South Korea's Vectus PRT now regularly carries passengers at the Suncheon, bringing modern, 21st-century  ATN mobility to the eastern shore of Asia. Like its recent counterparts in Abu Dhabi (Masdar by Holland-based 2getthere) and England (Heathrow Airport by Ultra), the Vectus project is late. Of immediate significance is the triangulation it brings to the the geography of modern mobility.

Will South Korea be the site for the 9th Podcar City conference?

Congratulations to the Korean, Swedish and British team that have added Vectus to the menu of modal options! May they navigate the first weeks and months of passenger service without major debugging problems. By September, when PCC8 takes place in Stockholm, the O&M aspects of their product -- more robust than battery-powered Ultra and 2getthere -- will stand up.

How closely are officials in Japan and China watching? Perhaps they already have serious R&D programs underway. For now, the spotlight is on the south coast of the Korean peninsula. And then, across the Pacific Pond, officials in Seattle (especially Boeing and Micosoft) and Silicon Valley (especially Google and Apple).

Monday, April 7, 2014

CARBON REVERSAL


The United Nations Intergovernmental Panel on Climate Change. (IPCC) has no legal power. It simply provides those with power the best available scientific information on changing weather patterns the causes and effects.

Last month, IPCC warned world leaders that significant alterations to the Earth’s weather patterns are real, and it has consequences, Many in power and enriched by a fossil fuel dependencies counter that is folly. To such “climate deniers”, New York commentator Tom Friedman puts it the ways: if we invest in clean energy and Climate Weirding continues unabated, we’ll still end up with a cleaner, healthier and more sustainable world.

IPCC’s international network of scientists and policy makers ominously, for the first time, have spelled out some of the identifiable consequences of climatic shifts and jolts yet to come to the peoples of the world. They will cause migration problems and disrupt food production. Images of doom and gloom abounded. The good thing is that IPCC has set off another round of discussions of the sustainability of modern civilization.

The sky isn’t falling. It’s worse and we have to act.

Reducing Carbons

Our chronic burning of coal, oil and natural gas to power modern life is heating up the sky. Glaciers and polar caps are melting at an alarming rate. It is not a matter of slowing the rise of greenhouse gas (GHG) emissions, or even of stopping it. In light of IPCC findings, we must reserve the trends. That means many things to many groups. To transportation specialists, it means phase out of internal combustion engines. Happily, it is already happening.

Human (walking, biking) and electric modes of transport have inherent benefits and should be encouraged. Advances in transit controls bring higher service levels.

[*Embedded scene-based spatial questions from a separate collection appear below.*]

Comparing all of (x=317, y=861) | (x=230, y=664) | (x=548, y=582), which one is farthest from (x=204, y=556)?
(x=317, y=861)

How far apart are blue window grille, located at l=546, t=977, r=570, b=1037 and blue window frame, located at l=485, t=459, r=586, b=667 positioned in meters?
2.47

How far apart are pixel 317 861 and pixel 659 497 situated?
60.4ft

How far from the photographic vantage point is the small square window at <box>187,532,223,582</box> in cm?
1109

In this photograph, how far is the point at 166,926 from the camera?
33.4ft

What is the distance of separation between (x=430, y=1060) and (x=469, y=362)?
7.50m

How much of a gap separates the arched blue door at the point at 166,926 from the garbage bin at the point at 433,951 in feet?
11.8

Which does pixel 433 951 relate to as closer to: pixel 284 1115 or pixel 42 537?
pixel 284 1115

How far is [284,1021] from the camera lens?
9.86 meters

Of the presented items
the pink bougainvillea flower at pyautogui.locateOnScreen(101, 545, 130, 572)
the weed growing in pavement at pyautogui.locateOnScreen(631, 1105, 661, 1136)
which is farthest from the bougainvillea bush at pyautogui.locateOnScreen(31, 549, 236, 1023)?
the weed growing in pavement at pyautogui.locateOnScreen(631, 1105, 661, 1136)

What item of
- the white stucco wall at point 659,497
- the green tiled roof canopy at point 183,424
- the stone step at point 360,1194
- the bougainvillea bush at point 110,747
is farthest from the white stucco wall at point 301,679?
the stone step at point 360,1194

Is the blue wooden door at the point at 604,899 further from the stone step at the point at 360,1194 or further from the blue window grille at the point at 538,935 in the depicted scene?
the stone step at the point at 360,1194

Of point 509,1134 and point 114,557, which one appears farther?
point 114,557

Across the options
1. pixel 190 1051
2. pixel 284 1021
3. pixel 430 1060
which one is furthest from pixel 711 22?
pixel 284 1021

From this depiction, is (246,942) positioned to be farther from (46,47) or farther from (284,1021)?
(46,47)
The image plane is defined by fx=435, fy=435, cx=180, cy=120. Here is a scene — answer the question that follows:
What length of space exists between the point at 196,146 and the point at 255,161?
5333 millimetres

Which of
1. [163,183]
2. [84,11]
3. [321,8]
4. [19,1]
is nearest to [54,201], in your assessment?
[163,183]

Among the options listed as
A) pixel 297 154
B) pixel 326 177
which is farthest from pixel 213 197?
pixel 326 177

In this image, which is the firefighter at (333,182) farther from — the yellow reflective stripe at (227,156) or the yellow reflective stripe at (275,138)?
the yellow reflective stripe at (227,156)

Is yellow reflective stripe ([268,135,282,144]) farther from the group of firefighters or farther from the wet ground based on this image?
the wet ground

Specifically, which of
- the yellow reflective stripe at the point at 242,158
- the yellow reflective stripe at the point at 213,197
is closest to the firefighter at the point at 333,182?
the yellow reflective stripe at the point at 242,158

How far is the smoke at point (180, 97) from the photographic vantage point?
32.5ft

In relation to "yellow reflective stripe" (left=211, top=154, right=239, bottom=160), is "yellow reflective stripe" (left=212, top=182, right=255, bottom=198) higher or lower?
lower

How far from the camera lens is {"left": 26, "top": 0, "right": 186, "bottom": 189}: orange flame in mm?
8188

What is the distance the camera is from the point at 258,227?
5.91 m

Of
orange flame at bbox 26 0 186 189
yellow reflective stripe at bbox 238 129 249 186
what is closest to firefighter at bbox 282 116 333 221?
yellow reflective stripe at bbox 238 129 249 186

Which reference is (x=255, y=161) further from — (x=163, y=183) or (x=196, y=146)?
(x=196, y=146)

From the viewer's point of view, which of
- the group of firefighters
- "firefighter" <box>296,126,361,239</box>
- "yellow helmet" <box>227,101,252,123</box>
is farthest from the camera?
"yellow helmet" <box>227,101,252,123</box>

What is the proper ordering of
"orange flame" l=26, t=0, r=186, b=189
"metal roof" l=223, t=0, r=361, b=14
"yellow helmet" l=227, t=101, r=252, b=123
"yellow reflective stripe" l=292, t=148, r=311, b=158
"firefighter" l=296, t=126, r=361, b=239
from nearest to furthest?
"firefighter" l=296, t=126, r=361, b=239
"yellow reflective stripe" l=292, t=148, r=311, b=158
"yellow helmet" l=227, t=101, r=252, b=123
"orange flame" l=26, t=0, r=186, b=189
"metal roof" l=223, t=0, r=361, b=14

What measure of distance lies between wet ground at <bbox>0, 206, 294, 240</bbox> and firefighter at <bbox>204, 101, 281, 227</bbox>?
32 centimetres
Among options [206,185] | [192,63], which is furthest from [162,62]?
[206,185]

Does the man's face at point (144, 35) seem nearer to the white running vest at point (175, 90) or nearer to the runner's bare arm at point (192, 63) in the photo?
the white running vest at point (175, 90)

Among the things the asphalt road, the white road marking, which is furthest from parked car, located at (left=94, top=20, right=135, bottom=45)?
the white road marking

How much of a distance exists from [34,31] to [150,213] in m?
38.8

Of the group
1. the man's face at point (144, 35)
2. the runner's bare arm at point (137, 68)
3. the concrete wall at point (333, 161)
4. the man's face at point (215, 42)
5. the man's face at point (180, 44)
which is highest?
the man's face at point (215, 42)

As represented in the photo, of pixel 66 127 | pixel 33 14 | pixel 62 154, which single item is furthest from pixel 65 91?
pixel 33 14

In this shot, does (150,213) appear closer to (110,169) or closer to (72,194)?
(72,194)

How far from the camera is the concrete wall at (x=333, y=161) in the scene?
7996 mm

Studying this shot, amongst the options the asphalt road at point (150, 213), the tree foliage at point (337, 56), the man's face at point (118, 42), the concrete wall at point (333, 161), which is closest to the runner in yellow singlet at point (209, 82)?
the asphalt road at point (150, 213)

Witness scores of driverless metros and effective mini-metros in Europe and Asia, smart links in airports and campuses, and breakthroughs in automated transit networks.

Solar Synergy

Transit projects require management and control of extensive interconnected pieces of urban real estate. Integrating solar collection into new (and old) transit rights-of-way creates carbon-free electricity right where it’s needed.


Massive conversion from ICE fleets to podcars can quickly reduce GHG from the transport sector. Alone it won’t save our troubled planet, but it will have a positive payback for infrastructure investment over the next decade or two.